***** Extracted information
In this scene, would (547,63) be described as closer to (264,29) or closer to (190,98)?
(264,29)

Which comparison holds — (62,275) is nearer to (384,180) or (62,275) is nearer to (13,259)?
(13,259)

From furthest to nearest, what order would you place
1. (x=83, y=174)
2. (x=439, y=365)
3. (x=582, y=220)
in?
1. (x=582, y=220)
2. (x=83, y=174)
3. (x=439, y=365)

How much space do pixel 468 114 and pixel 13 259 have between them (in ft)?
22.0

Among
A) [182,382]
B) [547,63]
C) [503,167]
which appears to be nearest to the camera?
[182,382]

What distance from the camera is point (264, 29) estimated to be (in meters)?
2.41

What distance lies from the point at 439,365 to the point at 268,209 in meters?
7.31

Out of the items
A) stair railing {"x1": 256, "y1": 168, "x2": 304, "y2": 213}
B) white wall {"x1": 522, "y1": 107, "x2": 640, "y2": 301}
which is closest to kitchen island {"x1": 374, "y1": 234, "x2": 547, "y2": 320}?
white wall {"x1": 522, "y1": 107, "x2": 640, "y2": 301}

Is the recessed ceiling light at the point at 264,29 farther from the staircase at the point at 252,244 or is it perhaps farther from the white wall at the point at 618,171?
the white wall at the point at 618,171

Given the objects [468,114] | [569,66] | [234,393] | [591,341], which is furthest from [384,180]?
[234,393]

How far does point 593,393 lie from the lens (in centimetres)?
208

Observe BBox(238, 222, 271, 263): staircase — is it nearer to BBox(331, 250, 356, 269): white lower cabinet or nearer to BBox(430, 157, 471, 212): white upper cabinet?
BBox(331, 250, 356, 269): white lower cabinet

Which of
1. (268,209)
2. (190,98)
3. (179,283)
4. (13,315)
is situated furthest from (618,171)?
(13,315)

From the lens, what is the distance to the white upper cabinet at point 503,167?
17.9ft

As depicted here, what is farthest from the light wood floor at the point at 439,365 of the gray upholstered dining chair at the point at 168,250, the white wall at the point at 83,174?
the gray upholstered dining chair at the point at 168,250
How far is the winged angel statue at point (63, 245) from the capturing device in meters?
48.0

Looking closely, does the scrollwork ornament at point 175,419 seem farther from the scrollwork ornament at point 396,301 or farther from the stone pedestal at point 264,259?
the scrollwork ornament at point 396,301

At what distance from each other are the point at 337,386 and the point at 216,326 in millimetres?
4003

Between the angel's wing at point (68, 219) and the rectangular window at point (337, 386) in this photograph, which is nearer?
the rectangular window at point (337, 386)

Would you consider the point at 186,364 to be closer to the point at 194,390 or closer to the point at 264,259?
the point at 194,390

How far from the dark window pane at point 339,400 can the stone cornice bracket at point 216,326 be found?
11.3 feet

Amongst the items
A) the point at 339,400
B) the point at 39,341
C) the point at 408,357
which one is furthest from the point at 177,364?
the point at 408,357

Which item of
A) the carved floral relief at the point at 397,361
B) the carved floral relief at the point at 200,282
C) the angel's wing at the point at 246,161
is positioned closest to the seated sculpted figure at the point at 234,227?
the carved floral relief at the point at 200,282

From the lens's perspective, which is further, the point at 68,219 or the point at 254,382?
**********
Objective: Please print every one of the lines above again, word for word and in the same order, changing nothing.

Finished answer:
In this scene, would (547,63) be described as closer to (264,29) or closer to (190,98)?
(264,29)

Which comparison holds — (62,275) is nearer to (384,180) or (62,275) is nearer to (13,259)?
(13,259)

From furthest to nearest, what order would you place
1. (x=83, y=174)
2. (x=439, y=365)
3. (x=582, y=220)
in?
1. (x=582, y=220)
2. (x=83, y=174)
3. (x=439, y=365)

How much space do pixel 468 114 and pixel 13 259 have between them (in ft)?
22.0

Among
A) [182,382]
B) [547,63]
C) [503,167]
which appears to be nearest to the camera?
[182,382]

What distance from the camera is point (264, 29) estimated to be (in meters)?
2.41

What distance lies from the point at 439,365 to the point at 268,209 in meters?
7.31

Out of the items
A) stair railing {"x1": 256, "y1": 168, "x2": 304, "y2": 213}
B) white wall {"x1": 522, "y1": 107, "x2": 640, "y2": 301}
which is closest to kitchen island {"x1": 374, "y1": 234, "x2": 547, "y2": 320}?
white wall {"x1": 522, "y1": 107, "x2": 640, "y2": 301}

Is the recessed ceiling light at the point at 264,29 farther from the staircase at the point at 252,244 or is it perhaps farther from the white wall at the point at 618,171?
the white wall at the point at 618,171

Given the objects [468,114] | [569,66] | [234,393] | [591,341], which is furthest from [384,180]?
[234,393]

How far does point 593,393 lie from the lens (in centimetres)?
208

Observe BBox(238, 222, 271, 263): staircase — is it nearer to BBox(331, 250, 356, 269): white lower cabinet or nearer to BBox(430, 157, 471, 212): white upper cabinet?
BBox(331, 250, 356, 269): white lower cabinet

Which of
1. (268,209)
2. (190,98)
3. (179,283)
4. (13,315)
is situated furthest from (618,171)?
(13,315)

From the lens, what is the distance to the white upper cabinet at point 503,167?
17.9ft

As depicted here, what is farthest from the light wood floor at the point at 439,365 of the gray upholstered dining chair at the point at 168,250, the white wall at the point at 83,174?
the gray upholstered dining chair at the point at 168,250
How far is the winged angel statue at point (63, 245) from the capturing device in meters?
48.0

Looking closely, does the scrollwork ornament at point 175,419 seem farther from the scrollwork ornament at point 396,301 or farther from the stone pedestal at point 264,259?
the scrollwork ornament at point 396,301

At what distance from each other are the point at 337,386 and the point at 216,326 in millimetres?
4003

Between the angel's wing at point (68, 219) and the rectangular window at point (337, 386) in this photograph, which is nearer?
the rectangular window at point (337, 386)

Would you consider the point at 186,364 to be closer to the point at 194,390 or closer to the point at 264,259?
the point at 194,390

How far from the dark window pane at point 339,400 can the stone cornice bracket at point 216,326 be found?
11.3 feet

Amongst the items
A) the point at 339,400
B) the point at 39,341
C) the point at 408,357
which one is furthest from the point at 177,364?
the point at 408,357

Which item of
A) the carved floral relief at the point at 397,361
B) the carved floral relief at the point at 200,282
C) the angel's wing at the point at 246,161
is positioned closest to the seated sculpted figure at the point at 234,227?
the carved floral relief at the point at 200,282

From the lens's perspective, which is further, the point at 68,219 or the point at 254,382?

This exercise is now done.